Editor’s note: The below article contains spoilers for The Righteous Gemstones series finale.

All good things come to an end, and sadly, The Righteous Gemstones is no exception, as the series finale is jam-packed with resolutions and beautiful odes to everyone’s character arcs. BJ (Tim Baltz) is reunited with monkey Dr. Watson, this season’s bizarre ode to George Romero’s Monkey Shines. Patriarch Eli Gemstone (John Goodman) is more retired than ever, heading for the salt life with Lori (Megan Mullally) by his side. Gideon (Skyler Gisondo) has found his footing as a pastor, using his background as a stuntman to use extreme sports as outreach, happily flanked by his younger brothers Pontius (Kelton DuMont) and Abraham (Gavin Munn). Even Uncle Baby Billy (Walton Goggins) has retired the Teenjus wig – and his fear of returning to poverty – to savor the life he has with Tiffany (Valyn Hall) and their two small children. But naturally, the bulk of the finale was a send-off for the core trio of unhinged siblings that led us through this story: Jesse (Danny McBride), Judy (Edi Patterson), and Kelvin (Adam Devine).

It’s almost strange to say about evangelical satire, but this season was beautifully book-ended by prayer as characterization and catharsis. In the show’s most ambitious swing, Episode 1 of its final season was a character study of the first Eli Gemstone, as portrayed by Bradley Cooper. In a show about the meeting point between American capitalism and Southern Evangelicalism, the episode stands on its own merit — but in the series finale, it comes full circle, for a pay-off we didn’t see coming.

——

• STATED GOAL
Reproduce the passage on The Righteous Gemstones finale word for word, from "It’s almost strange" up to and including "didn’t see coming.".

——

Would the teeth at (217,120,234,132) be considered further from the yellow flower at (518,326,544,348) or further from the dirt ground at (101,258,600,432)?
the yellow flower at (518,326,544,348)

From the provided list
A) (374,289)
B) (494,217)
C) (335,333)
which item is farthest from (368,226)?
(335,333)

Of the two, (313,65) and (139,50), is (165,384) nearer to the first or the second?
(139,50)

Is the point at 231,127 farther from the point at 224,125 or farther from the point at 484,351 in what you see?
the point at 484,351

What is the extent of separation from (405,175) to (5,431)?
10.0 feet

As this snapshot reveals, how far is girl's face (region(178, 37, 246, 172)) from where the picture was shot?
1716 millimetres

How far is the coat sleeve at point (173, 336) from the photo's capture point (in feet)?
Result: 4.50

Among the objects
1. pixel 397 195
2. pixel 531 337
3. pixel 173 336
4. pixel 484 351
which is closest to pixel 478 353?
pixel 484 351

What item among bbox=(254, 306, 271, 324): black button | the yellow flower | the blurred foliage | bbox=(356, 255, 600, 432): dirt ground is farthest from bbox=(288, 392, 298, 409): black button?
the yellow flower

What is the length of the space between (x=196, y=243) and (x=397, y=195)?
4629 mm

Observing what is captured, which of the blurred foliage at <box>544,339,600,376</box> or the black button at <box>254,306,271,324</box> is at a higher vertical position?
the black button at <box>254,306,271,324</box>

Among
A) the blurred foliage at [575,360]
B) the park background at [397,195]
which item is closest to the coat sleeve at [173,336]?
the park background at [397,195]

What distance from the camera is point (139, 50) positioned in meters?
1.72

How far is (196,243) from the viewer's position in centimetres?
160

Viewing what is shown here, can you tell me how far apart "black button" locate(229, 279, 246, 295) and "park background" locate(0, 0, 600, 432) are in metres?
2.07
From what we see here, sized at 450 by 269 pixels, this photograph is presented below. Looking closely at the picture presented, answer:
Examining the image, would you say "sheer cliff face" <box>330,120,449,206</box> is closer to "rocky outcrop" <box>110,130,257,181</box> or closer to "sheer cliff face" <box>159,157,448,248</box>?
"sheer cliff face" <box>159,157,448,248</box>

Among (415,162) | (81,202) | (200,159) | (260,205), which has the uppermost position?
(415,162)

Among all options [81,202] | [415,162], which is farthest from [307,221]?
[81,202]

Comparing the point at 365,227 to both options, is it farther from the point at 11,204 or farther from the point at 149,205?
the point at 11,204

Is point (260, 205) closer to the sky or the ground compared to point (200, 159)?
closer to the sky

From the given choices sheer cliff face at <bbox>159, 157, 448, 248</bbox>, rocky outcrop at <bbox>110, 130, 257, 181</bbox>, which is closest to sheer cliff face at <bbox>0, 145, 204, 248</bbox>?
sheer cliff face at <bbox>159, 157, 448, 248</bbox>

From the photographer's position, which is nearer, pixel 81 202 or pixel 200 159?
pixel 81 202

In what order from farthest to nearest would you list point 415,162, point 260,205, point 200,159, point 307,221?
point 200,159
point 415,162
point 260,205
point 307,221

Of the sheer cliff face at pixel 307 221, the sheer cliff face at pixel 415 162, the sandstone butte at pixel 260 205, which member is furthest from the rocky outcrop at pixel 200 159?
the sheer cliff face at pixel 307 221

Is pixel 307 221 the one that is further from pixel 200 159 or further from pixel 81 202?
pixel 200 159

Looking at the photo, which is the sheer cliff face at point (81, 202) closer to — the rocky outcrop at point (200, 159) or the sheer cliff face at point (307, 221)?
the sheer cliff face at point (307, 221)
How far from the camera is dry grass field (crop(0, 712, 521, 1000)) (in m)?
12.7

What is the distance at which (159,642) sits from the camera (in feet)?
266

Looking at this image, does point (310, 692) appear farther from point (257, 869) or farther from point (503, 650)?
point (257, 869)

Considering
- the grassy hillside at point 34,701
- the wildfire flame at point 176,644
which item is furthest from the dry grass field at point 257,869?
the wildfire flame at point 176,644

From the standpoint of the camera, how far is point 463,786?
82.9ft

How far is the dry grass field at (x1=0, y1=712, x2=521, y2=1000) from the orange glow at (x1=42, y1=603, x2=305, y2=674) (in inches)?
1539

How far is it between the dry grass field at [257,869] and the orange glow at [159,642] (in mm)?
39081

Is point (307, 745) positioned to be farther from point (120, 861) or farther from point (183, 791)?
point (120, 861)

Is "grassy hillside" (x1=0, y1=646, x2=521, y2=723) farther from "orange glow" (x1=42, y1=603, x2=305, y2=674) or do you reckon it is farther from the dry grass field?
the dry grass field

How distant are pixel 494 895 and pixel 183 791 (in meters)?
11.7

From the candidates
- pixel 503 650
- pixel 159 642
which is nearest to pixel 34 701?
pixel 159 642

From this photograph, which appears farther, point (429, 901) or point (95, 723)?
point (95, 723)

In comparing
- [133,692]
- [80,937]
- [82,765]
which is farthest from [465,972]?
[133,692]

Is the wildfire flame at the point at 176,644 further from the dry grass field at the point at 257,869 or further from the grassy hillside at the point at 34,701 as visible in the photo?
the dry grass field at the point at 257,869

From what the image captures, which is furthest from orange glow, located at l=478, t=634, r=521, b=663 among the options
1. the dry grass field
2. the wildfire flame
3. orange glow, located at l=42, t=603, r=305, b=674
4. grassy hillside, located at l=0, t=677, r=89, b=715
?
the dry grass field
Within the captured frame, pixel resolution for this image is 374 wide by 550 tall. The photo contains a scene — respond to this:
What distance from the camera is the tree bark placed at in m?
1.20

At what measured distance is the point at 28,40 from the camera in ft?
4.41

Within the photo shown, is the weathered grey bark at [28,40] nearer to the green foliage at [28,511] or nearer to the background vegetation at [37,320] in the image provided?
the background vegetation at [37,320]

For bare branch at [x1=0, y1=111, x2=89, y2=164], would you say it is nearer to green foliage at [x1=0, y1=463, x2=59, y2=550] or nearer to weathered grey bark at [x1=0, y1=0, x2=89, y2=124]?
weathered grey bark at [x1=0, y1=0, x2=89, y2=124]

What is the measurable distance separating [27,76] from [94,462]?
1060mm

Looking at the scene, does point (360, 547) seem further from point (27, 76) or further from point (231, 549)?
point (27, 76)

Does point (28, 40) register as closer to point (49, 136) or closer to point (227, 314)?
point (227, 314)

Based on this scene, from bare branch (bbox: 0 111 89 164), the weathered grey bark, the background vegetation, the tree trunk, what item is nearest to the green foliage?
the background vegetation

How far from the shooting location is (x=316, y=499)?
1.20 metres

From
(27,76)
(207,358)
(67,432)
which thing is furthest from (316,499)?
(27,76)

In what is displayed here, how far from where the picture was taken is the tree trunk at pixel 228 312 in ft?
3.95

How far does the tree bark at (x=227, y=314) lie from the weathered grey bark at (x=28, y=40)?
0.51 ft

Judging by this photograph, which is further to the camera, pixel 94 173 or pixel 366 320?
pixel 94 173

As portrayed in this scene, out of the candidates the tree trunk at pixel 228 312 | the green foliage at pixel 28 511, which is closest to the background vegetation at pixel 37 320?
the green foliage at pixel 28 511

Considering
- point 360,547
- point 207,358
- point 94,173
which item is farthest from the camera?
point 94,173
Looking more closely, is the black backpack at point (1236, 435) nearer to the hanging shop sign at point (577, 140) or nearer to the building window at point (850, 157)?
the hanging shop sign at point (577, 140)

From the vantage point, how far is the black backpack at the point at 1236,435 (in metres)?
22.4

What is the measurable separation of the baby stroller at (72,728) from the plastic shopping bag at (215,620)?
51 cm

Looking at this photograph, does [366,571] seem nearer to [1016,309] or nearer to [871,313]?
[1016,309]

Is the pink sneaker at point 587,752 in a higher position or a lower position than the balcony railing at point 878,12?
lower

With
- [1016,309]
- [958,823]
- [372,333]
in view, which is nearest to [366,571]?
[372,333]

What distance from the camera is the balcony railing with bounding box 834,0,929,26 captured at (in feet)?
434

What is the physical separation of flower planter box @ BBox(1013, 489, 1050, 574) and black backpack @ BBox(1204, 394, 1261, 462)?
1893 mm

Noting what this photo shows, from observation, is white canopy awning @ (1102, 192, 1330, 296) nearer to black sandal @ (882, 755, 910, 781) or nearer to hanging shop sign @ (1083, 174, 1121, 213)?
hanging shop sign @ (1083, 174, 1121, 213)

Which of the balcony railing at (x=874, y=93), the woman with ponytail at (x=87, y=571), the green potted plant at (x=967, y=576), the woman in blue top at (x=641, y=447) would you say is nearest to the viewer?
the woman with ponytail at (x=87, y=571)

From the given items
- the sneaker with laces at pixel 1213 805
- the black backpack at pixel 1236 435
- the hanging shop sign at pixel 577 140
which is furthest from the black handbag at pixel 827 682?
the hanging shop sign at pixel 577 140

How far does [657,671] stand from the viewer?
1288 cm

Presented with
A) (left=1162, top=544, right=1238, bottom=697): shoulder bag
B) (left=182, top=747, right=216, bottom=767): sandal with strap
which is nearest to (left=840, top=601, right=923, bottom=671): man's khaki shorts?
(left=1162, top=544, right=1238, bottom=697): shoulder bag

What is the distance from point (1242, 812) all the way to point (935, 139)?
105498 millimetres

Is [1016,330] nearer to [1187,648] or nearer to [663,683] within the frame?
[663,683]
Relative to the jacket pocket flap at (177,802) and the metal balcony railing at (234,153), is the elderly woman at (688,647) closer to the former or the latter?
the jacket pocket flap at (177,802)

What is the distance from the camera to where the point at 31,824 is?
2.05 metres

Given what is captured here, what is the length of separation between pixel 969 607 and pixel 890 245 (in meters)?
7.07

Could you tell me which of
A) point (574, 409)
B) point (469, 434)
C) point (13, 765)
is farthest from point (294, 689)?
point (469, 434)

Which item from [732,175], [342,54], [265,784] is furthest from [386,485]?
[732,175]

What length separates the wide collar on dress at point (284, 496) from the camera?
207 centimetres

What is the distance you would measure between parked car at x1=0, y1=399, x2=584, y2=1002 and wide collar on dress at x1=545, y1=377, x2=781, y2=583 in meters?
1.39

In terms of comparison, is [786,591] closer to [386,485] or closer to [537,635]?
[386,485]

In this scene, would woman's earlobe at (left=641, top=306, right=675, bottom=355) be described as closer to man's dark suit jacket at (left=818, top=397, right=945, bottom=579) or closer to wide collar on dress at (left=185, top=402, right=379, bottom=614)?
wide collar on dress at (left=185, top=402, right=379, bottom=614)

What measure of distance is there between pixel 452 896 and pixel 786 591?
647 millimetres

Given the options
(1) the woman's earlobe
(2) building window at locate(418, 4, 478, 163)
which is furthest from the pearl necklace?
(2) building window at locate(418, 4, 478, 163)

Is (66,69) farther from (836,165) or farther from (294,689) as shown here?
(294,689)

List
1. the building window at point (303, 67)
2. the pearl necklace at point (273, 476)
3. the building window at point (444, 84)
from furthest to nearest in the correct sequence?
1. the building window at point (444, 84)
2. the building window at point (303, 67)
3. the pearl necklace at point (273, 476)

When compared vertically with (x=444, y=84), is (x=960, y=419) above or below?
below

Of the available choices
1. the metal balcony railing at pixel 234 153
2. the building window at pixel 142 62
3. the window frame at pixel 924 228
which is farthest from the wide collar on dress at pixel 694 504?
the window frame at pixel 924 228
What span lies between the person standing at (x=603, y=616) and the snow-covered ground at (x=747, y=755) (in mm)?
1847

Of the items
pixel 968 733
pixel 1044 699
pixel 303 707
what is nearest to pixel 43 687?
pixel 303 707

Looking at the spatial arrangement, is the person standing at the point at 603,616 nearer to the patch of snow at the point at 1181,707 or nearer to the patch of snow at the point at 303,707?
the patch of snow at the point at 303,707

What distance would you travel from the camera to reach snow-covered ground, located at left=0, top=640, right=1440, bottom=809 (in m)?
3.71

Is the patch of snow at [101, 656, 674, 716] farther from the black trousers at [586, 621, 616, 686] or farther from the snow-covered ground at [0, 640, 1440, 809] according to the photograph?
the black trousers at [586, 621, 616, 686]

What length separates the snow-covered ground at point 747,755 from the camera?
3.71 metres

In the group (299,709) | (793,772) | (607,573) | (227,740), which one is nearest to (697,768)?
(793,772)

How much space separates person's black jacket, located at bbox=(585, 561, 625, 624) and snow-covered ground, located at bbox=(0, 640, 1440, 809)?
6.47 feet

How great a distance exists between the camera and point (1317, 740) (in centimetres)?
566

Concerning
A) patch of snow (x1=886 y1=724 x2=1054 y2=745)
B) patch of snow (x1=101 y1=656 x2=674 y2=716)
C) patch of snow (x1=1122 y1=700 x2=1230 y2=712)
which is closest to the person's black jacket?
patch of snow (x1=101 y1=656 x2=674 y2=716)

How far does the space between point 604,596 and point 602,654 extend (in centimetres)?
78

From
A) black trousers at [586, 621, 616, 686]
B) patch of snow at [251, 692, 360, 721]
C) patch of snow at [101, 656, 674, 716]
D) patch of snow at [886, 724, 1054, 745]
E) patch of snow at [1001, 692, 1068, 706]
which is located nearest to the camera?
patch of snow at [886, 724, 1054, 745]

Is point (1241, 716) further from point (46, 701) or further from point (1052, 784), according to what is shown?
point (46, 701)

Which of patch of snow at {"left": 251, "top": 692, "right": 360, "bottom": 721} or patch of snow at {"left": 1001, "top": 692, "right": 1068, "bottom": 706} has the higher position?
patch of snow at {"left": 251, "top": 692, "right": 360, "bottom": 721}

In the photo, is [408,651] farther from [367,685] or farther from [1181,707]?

——

• OUTPUT OF THE EXERCISE
It’s almost strange to say about evangelical satire, but this season was beautifully book-ended by prayer as characterization and catharsis. In the show’s most ambitious swing, Episode 1 of its final season was a character study of the first Eli Gemstone, as portrayed by Bradley Cooper. In a show about the meeting point between American capitalism and Southern Evangelicalism, the episode stands on its own merit — but in the series finale, it comes full circle, for a pay-off we didn’t see coming.